“Standard and uncontested.”
That is one online article’s assessment of how probate in California and elsewhere generally works.
That overview’s take on probate stresses that the process for finally settling a decedent’s estate in court is usually not problematic or controversial. Concededly, admitting a will, distributing property, paying estate taxes and attending to a few other core considerations can be time-consuming and even a bit pricey. It does not generally evolve into a gloves-off and bare-knuckles fight among interested living parties, though.
Sometimes, though, it turns exactly into that.

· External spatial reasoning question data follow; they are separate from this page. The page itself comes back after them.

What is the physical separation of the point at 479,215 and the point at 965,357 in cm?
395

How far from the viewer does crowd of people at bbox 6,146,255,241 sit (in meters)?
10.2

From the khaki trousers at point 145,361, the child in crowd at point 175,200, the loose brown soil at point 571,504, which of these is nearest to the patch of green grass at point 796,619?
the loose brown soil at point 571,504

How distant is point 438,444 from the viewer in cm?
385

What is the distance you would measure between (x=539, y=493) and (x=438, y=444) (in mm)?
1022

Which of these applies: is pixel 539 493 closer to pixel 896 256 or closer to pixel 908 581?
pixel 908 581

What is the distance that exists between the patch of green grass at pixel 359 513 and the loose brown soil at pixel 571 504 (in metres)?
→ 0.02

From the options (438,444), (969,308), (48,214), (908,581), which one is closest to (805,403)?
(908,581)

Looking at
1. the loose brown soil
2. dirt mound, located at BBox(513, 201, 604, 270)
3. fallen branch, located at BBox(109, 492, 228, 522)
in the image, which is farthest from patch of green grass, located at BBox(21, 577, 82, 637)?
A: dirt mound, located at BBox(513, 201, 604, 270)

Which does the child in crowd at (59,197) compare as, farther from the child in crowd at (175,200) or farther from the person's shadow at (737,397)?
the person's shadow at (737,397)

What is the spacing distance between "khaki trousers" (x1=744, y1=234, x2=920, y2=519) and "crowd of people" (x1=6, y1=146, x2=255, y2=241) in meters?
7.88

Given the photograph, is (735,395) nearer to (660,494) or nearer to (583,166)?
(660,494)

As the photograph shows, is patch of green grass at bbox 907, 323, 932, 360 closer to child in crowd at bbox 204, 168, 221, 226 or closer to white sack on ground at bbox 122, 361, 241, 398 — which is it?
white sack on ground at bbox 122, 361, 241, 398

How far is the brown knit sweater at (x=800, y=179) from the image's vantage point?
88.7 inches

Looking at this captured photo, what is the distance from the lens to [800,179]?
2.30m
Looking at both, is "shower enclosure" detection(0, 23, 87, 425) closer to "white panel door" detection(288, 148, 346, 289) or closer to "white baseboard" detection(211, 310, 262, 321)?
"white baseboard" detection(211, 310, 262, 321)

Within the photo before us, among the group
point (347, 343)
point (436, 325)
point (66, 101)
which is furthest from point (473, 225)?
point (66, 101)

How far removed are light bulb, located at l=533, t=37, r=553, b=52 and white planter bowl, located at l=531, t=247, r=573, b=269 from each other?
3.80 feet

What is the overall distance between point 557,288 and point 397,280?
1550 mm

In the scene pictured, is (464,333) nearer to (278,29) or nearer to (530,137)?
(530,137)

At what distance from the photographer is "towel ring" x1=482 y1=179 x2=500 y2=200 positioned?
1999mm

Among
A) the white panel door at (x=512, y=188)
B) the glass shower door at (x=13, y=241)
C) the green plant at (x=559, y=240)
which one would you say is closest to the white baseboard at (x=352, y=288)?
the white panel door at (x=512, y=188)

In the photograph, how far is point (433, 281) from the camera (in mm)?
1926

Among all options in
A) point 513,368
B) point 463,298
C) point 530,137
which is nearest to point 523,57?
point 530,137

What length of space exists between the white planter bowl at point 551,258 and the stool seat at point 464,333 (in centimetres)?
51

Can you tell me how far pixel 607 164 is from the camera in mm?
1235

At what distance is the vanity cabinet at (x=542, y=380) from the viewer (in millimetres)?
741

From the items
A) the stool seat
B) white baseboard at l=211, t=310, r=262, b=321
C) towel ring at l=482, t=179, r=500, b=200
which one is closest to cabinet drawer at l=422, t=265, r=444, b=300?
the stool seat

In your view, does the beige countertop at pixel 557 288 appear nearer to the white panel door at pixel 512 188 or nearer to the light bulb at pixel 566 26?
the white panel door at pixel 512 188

And when it does, the process known as probate litigation can indeed spawn conflict of major dimensions. The sources that drive a probate war can be many and varied. They include these factors:
- Alleged infirmities in a will relevant to construction and validity
- Questions surrounding a decedent’s or still living planner’s competence/capacity
- Belated material changes made to a will, trust or other estate document
- Spotlighting of alleged duress, undue influence or fraud
- Issues linked with blended families and a planner’s second or subsequent marriage
- Will’s disparate treatment of heirs/beneficiaries
- Challenges to a trustee or other fiduciary
Those bullet points denote just an abbreviated list of many additional concerns that also come to the fore in many probate challenges.
Timely and tailored input from a seasoned estate administration and probate attorney can go far toward reducing the likelihood of down-the-road disputes among living parties concerning estate matters.
As the above-cited article stresses, “good planning can reduce a large portion of probate litigation.”